D.C. police are investigating an unusual whodunit. This time, they're the suspects.
The caper began in the wee hours of Aug. 9 when police charged a homeless man with burglary for an after-hours picnic inside a cafe in the Chevy Chase neighborhood of the District. The man was flush with cash when arrested--$12,000, the source of which was apparently legitimate but not entirely clear. He was booked and processed, and his cash was placed in a department safe for, well, safekeeping.
By the time he returned to claim it this week at 2nd Police District headquarters, it had vanished.
A source familiar with the case said all 2nd District officers' lockers were searched on Wednesday. Only a few officers had access to the second-floor administrative safe where the cash was stored. It is generally used by lieutenants, captains and station Cmdr. Shannon Cockett, who is overseeing the investigation of her troops.
"They say the safe was ajar when they found [the money was missing], implying it possibly was left open," the police source said. "It really doesn't make a lot of sense. They changed the combination in July, so only a very few people had access to that safe."
The way police tell the story, just after midnight on Aug. 9, John Mihas was rattling doors on Connecticut Avenue, looking for a place to sleep. When he tried the basement door behind the Bread & Chocolate store in the 5500 block, officials said, the door swung open.
Officials said Mihas indulged in a brief bounty of wine and food, even helping himself to some employee uniforms before Officers Dalon Thomas and Walter Freeland arrived, responding to a burglar alarm.
As they peered into the store's windows, looking for signs of a break-in, Mihas popped up and peered back at them, officials said. Mihas surrendered.
The officers took Mihas's money back to the 2nd District station. They gave it to Capt. Marcus Westover, who logged in the cash and put it in the safe, sources said. Sometime later, it vanished.

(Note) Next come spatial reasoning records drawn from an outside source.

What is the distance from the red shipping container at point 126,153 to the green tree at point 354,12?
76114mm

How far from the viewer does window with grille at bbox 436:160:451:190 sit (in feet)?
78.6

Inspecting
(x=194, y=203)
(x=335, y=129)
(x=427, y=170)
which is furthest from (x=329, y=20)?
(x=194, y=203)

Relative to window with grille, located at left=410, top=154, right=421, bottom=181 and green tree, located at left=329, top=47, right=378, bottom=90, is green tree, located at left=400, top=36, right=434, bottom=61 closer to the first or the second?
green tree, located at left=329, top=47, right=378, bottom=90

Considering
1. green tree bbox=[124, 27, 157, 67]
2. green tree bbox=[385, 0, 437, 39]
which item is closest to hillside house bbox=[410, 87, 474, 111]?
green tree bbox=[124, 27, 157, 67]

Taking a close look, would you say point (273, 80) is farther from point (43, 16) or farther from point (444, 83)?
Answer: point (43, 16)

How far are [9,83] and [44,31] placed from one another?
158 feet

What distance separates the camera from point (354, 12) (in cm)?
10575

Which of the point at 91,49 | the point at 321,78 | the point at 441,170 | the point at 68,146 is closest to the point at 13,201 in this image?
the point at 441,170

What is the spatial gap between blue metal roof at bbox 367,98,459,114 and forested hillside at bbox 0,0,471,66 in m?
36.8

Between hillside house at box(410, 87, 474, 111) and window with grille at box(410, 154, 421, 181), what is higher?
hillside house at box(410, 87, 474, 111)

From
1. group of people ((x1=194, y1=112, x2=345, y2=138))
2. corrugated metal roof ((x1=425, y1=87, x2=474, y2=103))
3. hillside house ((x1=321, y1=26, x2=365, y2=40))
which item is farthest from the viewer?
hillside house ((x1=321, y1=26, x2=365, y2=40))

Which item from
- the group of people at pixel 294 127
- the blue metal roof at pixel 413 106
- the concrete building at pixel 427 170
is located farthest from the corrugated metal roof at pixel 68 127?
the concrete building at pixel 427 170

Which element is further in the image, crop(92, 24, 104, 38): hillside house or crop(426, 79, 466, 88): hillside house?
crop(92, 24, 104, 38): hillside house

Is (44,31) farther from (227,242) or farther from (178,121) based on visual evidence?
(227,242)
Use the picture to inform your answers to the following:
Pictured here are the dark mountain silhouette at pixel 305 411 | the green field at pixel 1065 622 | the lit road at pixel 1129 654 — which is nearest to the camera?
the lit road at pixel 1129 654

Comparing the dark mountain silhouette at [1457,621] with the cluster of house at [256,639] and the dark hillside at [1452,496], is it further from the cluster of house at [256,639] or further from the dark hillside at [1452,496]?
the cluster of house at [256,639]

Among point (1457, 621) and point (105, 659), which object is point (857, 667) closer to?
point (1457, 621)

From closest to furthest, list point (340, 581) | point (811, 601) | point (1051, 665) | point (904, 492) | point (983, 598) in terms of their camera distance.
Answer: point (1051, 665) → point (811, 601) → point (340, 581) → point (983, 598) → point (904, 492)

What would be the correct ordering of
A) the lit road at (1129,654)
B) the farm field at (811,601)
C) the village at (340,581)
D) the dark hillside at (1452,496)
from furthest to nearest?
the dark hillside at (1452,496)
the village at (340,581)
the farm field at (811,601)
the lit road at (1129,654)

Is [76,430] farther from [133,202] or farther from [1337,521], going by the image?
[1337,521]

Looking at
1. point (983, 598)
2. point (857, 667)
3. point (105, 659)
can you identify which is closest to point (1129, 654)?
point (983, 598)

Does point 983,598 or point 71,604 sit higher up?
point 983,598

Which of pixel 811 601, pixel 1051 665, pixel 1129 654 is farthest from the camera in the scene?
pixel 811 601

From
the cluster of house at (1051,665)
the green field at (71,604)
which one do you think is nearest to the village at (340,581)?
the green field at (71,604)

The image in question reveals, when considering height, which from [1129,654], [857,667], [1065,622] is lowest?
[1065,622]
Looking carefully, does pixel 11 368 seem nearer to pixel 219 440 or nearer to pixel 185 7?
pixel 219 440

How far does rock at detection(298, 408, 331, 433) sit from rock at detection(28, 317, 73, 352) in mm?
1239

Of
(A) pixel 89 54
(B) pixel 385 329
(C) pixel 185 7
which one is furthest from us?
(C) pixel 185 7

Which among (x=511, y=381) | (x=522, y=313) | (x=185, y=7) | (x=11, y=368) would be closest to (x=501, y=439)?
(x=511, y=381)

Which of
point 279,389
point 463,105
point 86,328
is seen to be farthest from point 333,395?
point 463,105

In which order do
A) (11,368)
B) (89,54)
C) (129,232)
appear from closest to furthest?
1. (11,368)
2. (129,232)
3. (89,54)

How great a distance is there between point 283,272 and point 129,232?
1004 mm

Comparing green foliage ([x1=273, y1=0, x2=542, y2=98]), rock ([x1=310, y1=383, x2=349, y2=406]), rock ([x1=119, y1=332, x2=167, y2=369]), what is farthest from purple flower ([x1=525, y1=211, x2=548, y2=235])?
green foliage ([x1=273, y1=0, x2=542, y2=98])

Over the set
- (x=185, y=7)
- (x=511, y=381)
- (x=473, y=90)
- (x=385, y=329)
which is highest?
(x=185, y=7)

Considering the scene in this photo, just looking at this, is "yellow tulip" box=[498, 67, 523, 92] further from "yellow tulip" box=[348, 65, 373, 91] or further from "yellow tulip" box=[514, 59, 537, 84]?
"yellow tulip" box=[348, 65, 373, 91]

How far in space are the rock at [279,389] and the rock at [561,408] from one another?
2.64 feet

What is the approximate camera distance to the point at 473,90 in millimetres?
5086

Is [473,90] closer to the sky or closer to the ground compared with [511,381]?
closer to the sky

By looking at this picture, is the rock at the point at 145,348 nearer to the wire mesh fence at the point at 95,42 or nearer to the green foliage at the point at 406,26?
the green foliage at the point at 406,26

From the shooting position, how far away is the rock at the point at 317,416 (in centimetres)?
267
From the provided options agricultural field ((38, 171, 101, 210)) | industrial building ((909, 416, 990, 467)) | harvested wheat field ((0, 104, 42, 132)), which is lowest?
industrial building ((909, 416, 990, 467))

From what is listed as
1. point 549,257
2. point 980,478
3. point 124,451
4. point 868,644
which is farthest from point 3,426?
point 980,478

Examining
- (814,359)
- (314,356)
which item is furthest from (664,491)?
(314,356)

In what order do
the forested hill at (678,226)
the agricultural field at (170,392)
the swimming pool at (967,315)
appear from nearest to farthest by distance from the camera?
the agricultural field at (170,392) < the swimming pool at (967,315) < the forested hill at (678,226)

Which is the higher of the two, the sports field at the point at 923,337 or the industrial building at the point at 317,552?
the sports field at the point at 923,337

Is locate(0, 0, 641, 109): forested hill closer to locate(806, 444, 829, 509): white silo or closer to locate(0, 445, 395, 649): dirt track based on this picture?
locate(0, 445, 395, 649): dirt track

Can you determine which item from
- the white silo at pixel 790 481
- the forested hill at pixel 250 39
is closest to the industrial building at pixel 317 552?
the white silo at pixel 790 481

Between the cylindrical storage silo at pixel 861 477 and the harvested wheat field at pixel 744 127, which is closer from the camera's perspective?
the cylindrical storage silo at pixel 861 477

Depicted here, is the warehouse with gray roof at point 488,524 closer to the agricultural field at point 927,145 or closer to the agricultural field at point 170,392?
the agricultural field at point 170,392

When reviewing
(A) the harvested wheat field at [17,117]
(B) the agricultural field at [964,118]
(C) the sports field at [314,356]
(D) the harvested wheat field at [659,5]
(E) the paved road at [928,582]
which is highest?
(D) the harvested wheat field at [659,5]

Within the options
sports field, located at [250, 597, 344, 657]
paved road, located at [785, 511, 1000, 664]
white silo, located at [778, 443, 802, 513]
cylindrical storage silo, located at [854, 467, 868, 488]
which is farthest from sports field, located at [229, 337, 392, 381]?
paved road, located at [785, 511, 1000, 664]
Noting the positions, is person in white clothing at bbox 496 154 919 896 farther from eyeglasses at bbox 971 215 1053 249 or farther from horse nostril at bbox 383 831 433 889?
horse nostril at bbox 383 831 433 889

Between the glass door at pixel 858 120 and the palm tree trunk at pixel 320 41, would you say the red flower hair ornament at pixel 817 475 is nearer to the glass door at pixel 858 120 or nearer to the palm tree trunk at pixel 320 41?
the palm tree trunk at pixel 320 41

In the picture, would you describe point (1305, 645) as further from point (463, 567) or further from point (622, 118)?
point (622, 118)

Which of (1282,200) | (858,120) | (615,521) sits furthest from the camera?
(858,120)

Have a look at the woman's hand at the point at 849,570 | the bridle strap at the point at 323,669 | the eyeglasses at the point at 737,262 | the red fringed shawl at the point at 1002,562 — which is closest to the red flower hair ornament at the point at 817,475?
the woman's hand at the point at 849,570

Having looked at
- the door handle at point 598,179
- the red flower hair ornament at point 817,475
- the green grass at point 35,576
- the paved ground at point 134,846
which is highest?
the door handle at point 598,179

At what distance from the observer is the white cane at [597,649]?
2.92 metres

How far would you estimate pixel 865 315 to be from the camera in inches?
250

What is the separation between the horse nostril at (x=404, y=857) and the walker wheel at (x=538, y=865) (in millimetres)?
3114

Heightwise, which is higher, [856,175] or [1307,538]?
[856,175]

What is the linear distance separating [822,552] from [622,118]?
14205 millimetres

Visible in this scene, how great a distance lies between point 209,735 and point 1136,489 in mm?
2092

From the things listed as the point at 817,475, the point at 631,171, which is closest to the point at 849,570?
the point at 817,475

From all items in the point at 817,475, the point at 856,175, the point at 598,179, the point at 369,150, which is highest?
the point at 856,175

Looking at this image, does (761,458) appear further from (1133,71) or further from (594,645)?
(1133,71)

"We are taking this matter extremely seriously," Police Chief Charles H. Ramsey said in a statement released through a spokesman. "We did launch an investigation as soon as it came to our attention."
Officers nicknamed Mihas "Elvis" because of his slicked-back black hair. He was known to them for another reason: He once was found carrying $35,000 in cash and $17,000 in food stamps, the source said.
Police said he is one of a small band of homeless men who frequent the alleys, parks and benches around Chevy Chase Circle. They sometimes get $20 at a time from well-heeled strangers--but not enough to amass that type of bankroll.
Officers couldn't explain why Mihas had so much money, but they didn't suspect it was ill-gotten and let him go on his way, the source said. One officer said he heard rumors that Mihas earned money from a veterans' pension.
Mihas did not respond to an interview request taped to his shopping cart, parked a few doors away from Bread & Chocolate.
The D.C. police department has investigated numerous thefts of firearms, drugs and money from its property rooms in the past, but few such thefts have been reported in recent years.
The D.C. Court of Appeals ruled in April that the District was not liable for a Kentucky woman's $3,709 that was stolen from the 2nd District property room after she was arrested and sent to St. Elizabeths Hospital in 1993. Attorneys for the District argued that taxpayers should not be liable for employees' crimes.
Officer Mark E. Mehlman, who officials said set fire to the property room to conceal that crime, drove to the Shenandoah National Forest and killed himself with his police-issued pistol.
An American Civil Liberties Union lawyer argued that police failed to establish adequate controls or conduct audits. Department rules require that large sums of cash be transferred to a central vault.
Staff writer Phuong Ly contributed to this report.